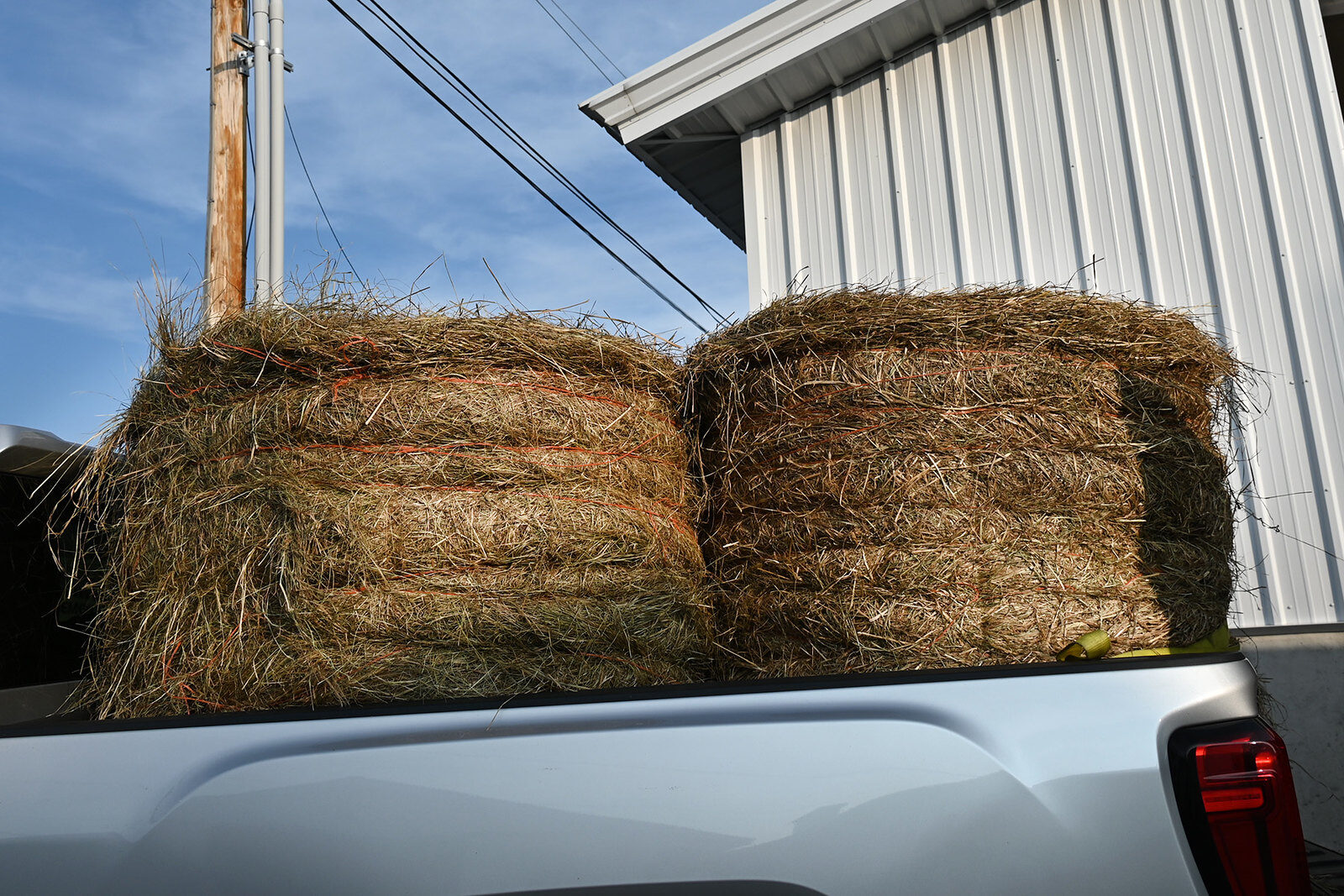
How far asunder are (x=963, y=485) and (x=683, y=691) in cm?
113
--
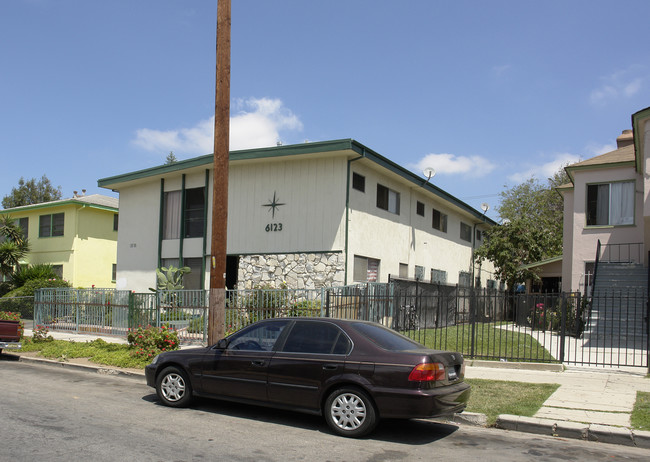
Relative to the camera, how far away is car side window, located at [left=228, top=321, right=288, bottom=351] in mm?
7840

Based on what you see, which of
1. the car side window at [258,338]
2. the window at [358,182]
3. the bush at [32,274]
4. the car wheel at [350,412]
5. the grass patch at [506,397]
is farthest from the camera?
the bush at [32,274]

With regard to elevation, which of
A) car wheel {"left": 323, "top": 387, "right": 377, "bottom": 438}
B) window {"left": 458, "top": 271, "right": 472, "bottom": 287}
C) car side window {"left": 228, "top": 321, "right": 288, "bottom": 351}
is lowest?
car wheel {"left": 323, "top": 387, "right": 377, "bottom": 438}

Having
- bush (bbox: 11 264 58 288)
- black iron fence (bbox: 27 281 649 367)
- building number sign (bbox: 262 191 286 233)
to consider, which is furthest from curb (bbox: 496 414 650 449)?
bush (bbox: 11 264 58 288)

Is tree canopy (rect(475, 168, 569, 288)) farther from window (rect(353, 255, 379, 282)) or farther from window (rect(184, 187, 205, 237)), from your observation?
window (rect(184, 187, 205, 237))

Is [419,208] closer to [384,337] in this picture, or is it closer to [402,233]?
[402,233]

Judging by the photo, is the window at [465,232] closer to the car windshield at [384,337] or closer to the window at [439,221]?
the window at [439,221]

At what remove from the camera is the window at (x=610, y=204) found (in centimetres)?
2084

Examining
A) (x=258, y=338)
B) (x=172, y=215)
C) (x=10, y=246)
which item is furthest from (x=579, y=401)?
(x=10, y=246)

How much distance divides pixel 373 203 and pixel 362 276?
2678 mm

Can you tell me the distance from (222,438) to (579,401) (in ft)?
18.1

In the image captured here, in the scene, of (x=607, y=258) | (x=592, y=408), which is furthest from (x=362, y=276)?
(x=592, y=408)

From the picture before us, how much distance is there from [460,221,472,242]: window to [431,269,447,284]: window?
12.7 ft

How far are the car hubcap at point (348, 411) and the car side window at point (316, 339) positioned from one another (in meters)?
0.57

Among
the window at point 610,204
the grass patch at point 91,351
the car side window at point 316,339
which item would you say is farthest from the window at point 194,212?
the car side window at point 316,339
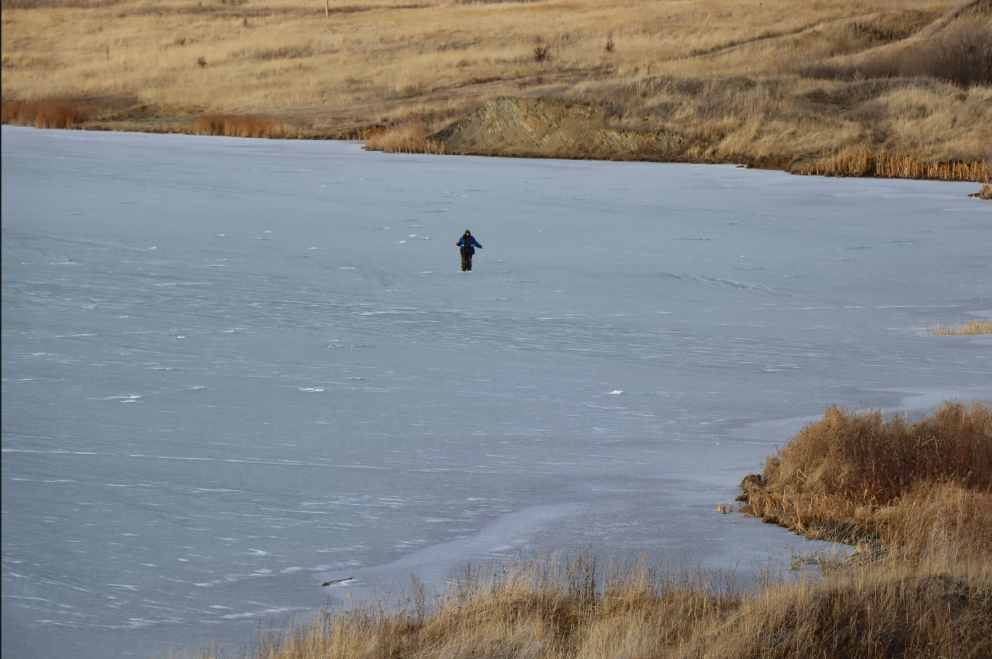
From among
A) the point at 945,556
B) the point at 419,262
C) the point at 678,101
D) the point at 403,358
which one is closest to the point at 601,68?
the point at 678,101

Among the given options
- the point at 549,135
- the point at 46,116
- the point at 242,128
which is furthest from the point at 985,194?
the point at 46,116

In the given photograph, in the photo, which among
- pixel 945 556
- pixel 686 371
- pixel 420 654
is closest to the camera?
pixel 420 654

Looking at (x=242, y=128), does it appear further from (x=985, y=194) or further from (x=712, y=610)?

• _Written request_
Can you give everything in the records from the line containing "How far are" down to the line containing "Looking at (x=242, y=128), does" as a Markdown table with the columns Row and Line, one row number per line, skipping blank lines and leaving the pictures out?

• _Response_
| Row | Line |
|---|---|
| 1 | How far are the car hubcap at point (348, 411) and the car side window at point (316, 339) positioned from one another (in meters)? |
| 2 | 0.57 |
| 3 | Among |
| 4 | the window at point 610,204 |
| 5 | the grass patch at point 91,351 |
| 6 | the car side window at point 316,339 |
| 7 | which item would you say is farthest from the window at point 194,212? |
| 8 | the car side window at point 316,339 |
| 9 | From among |
| 10 | A) the point at 945,556 |
| 11 | B) the point at 419,262 |
| 12 | C) the point at 678,101 |
| 13 | D) the point at 403,358 |
| 14 | which one is closest to the point at 601,68? |
| 15 | the point at 678,101 |
| 16 | Among the given options |
| 17 | - the point at 549,135 |
| 18 | - the point at 46,116 |
| 19 | - the point at 242,128 |
| 20 | which is furthest from the point at 985,194? |
| 21 | the point at 46,116 |
| 22 | In the given photograph, in the photo, which among |
| 23 | - pixel 945 556 |
| 24 | - pixel 686 371 |
| 25 | - pixel 420 654 |
| 26 | is closest to the camera? |
| 27 | pixel 420 654 |
| 28 | Looking at (x=242, y=128), does it appear further from (x=985, y=194) or further from (x=712, y=610)? |